A randomized phase II study of standard-dose versus high-dose rituximab with BEAM in autologous stem cell transplantation for relapsed aggressive B-cell non-hodgkin lymphomas: long term results

Abstract

High-dose rituximab (HD-R) combined with carmustine, cytarabine, etoposide and melphalan (BEAM) and autologous stem cell transplant (ASCT) was effective and tolerable in a single-arm prospective study of relapsed aggressive B-cell non-Hodgkin lymphoma (R-NHL). We performed a randomized phase 2 study comparing HD-R versus standard-dose rituximab (SD-R) in R-NHL. Ninety-three patients were randomized to HD-R (1000 mg/m² ) (n = 42) or SD-R (375 mg/m² ) (n = 51) administered on post-transplant days +1 and +8, using a Bayesian adaptive algorithm. The 2 treatment arms were balanced in regards to patient demographic and clinical characteristics. At a median follow-up of 7·92 years, the 5-year disease-free survival (DFS) and overall survival (OS) were 40% and 48%, respectively. We found no statistically significant differences between HD-R and SD-R in 5-year DFS (36% vs. 43%; P = 0·205) and OS (43% vs. 52%; P = 0·392). In multivariate analyses, only disease status before ASCT [residual disease versus complete remission (CR)] (hazard ratio [HR] 1·79, 95% confidence interval [CI]: 1·08-2·95) and number of prior treatments received (>2 vs. ≤2 lines of treatment) (HR 1·89, 95% CI: 1·13-3·18) were associated with worse DFS and OS. Patients who had SCT while in CR or who received ≤2 lines of treatment prior to SCT had better 5-year OS (57% vs. 35%; P = 0·02 and 54% vs. 30%, P = 0·001, respectively) in both arms. No differences in engraftments or adverse events were noted in the 2 arms. When combined with BEAM and ASCT in relapsed aggressive B-cell NHL, HD-R provided no DFS or OS advantage over SD-R. In patients who have been exposed to rituximab in the frontline or salvage setting, the addition of rituximab in the peri-transplant setting remains controversial.

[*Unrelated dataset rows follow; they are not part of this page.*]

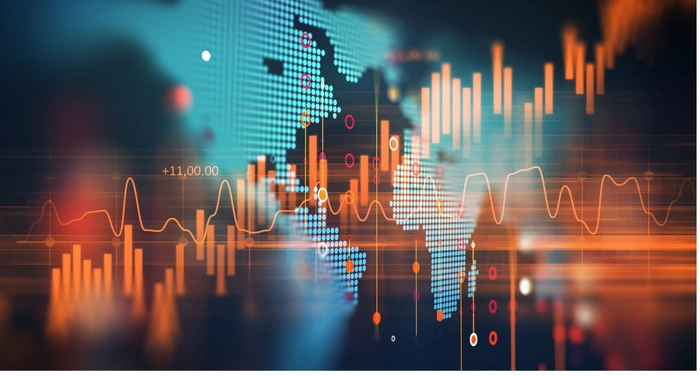 IBM公司一季度业绩超预期,分析师称增幅仍微不足道 IBM公司一季度业绩超预期,分析师称增幅仍微不足道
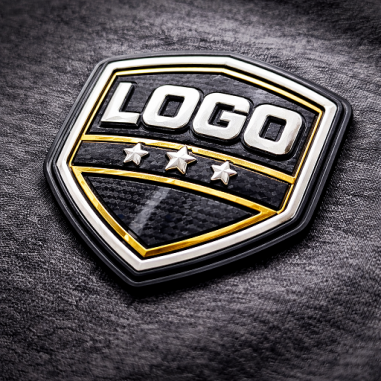 Impresión DTF Textil Texturizado - Simil TPU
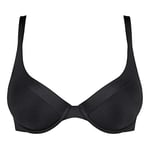 Triumph Body Make-up Soft Touch WHP Kalıplı Sütyen Kadın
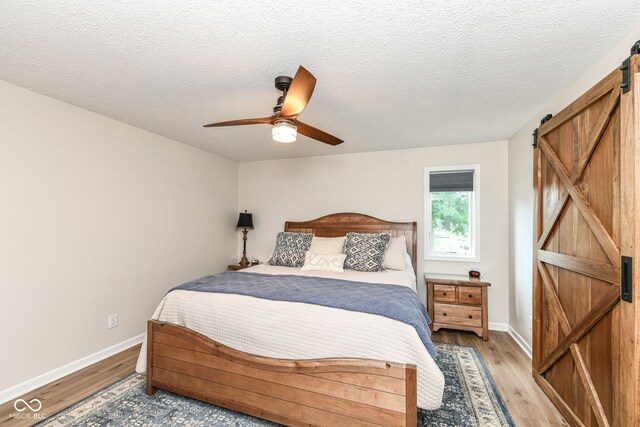 187 Mill Spgs, Coatesville, IN 46121 - photo 29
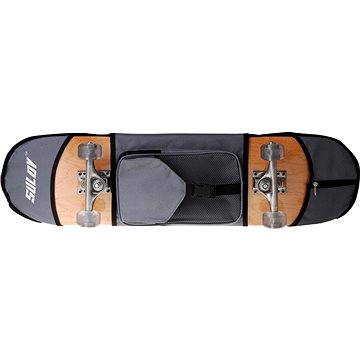 

Skateboard batoh pro modely 31x5"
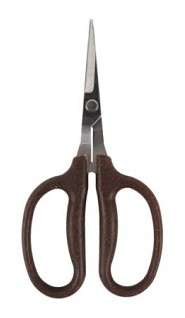 Talen Tools – Multischaar – COCO – ECO Friendly ~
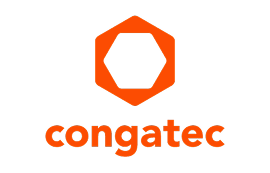 Congatech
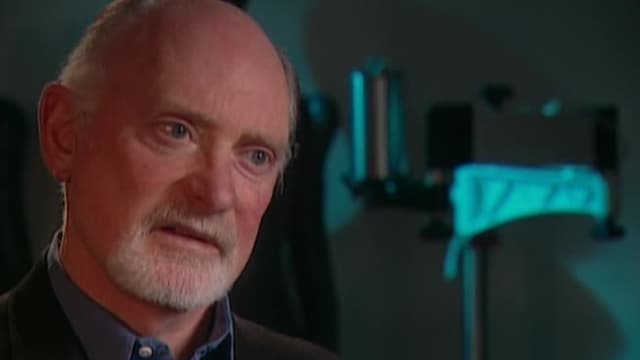 S10:E19 - Cuatro caminos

Keywords: autologous transplant; carmustine, cytarabine, etoposide and melphalan; non-Hodgkin lymphoma; rituximab.

Figure 1. Consort diagram showing the flow of participants at each stage of the randomized trial

Abbreviations: BEAM, carmustine, etoposide, cytarabine, and melphalan; HD-R, high-dose rituximab; SD-R, standard-dose rituximab. *Patients with unclassified grade 3 follicular lymphoma but with high-grade pathologic and/or clinical features were considered aggressive B-cell lymphomas.

Figure 2

Survival of patients after autologous stem cell transplantation (n=93). (A) Disease-free survival (DFS) of all study patients. (B) Overall survival (OS) of all study patients. (C) DFS by study arm. (D) OS by study arm.

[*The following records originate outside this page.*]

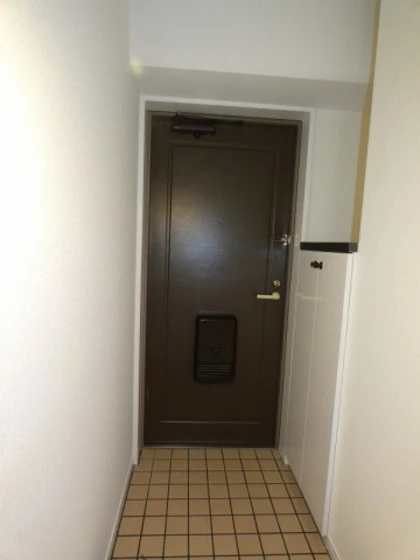 アンシャンテ岡山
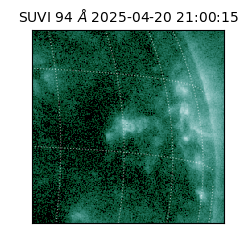 suvi - 2025-04-20T21:00:15.847000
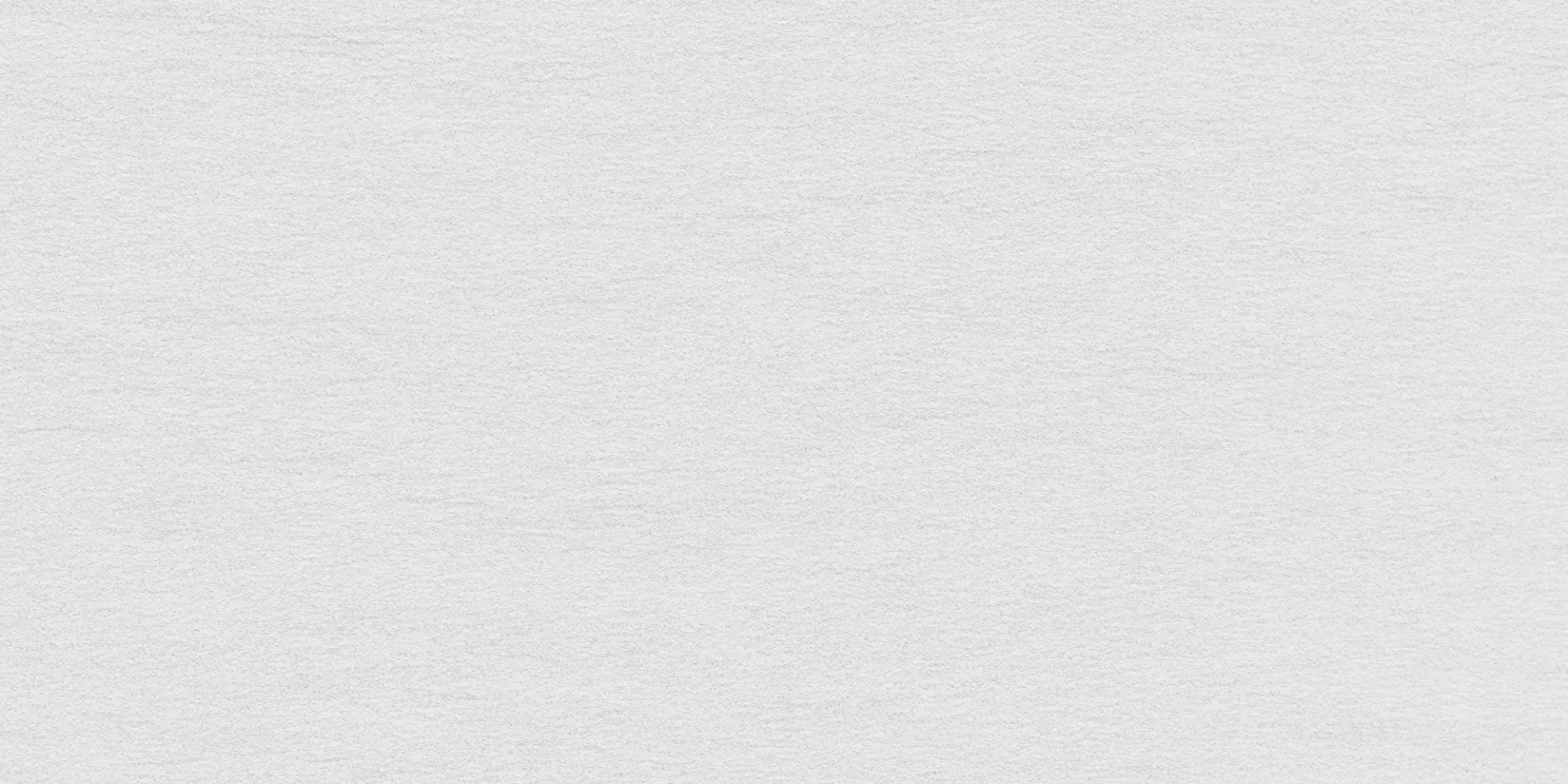 0013
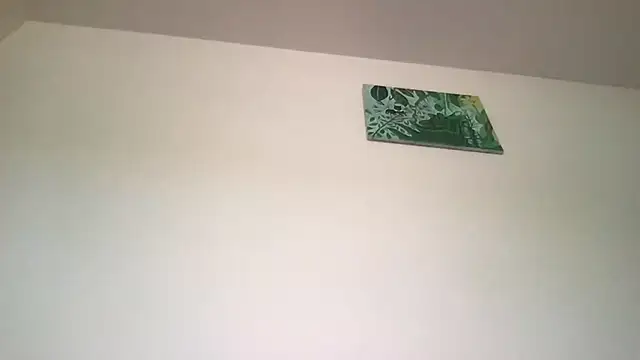 HYPHYtype online show from 03.16.25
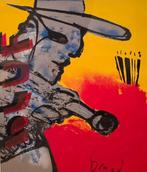 Herman Brood (1946-2001) - Bluf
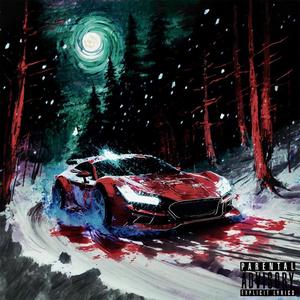 Drop 'Em Off (feat. Black Zach) [Explicit]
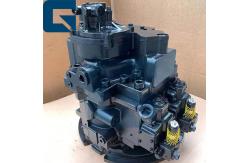 China K5v200DPH Hydraulic Pump For SK460-8 Excavator Main Pump supplier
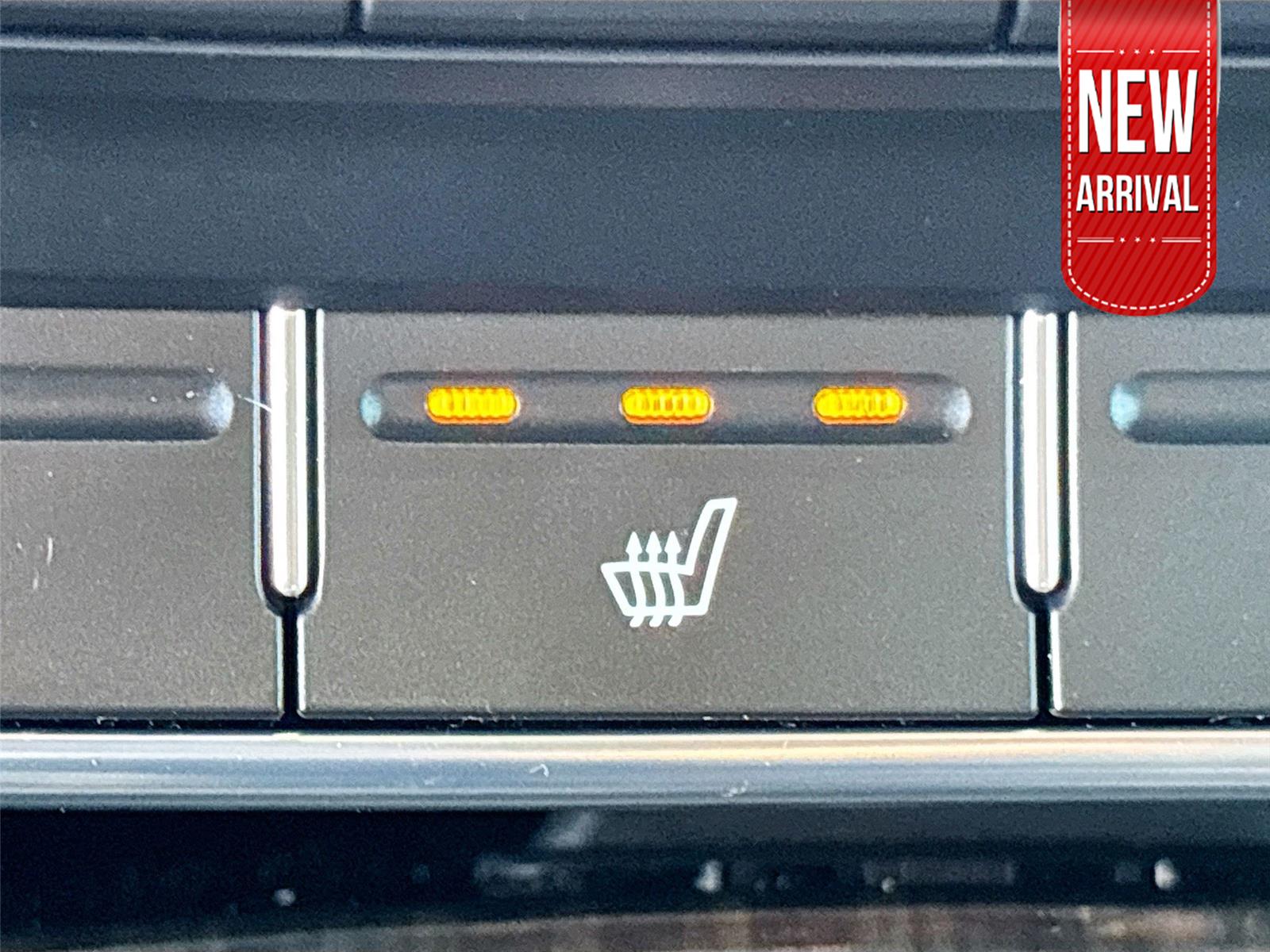 2020 Kia Sorento EX V6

Figure 3. Survival of patients after autologous stem cell transplantation according to significant predictive factors (n=93). (A–B) Disease-free survival (DFS) and overall survival (OS) by disease status prior to transplant. (C–D) DFS and OS by number of prior lines of treatment

Abbreviations: CR/CRu, complete remission/complete remission unconfirmed; PR/SD, partial response/stable disease.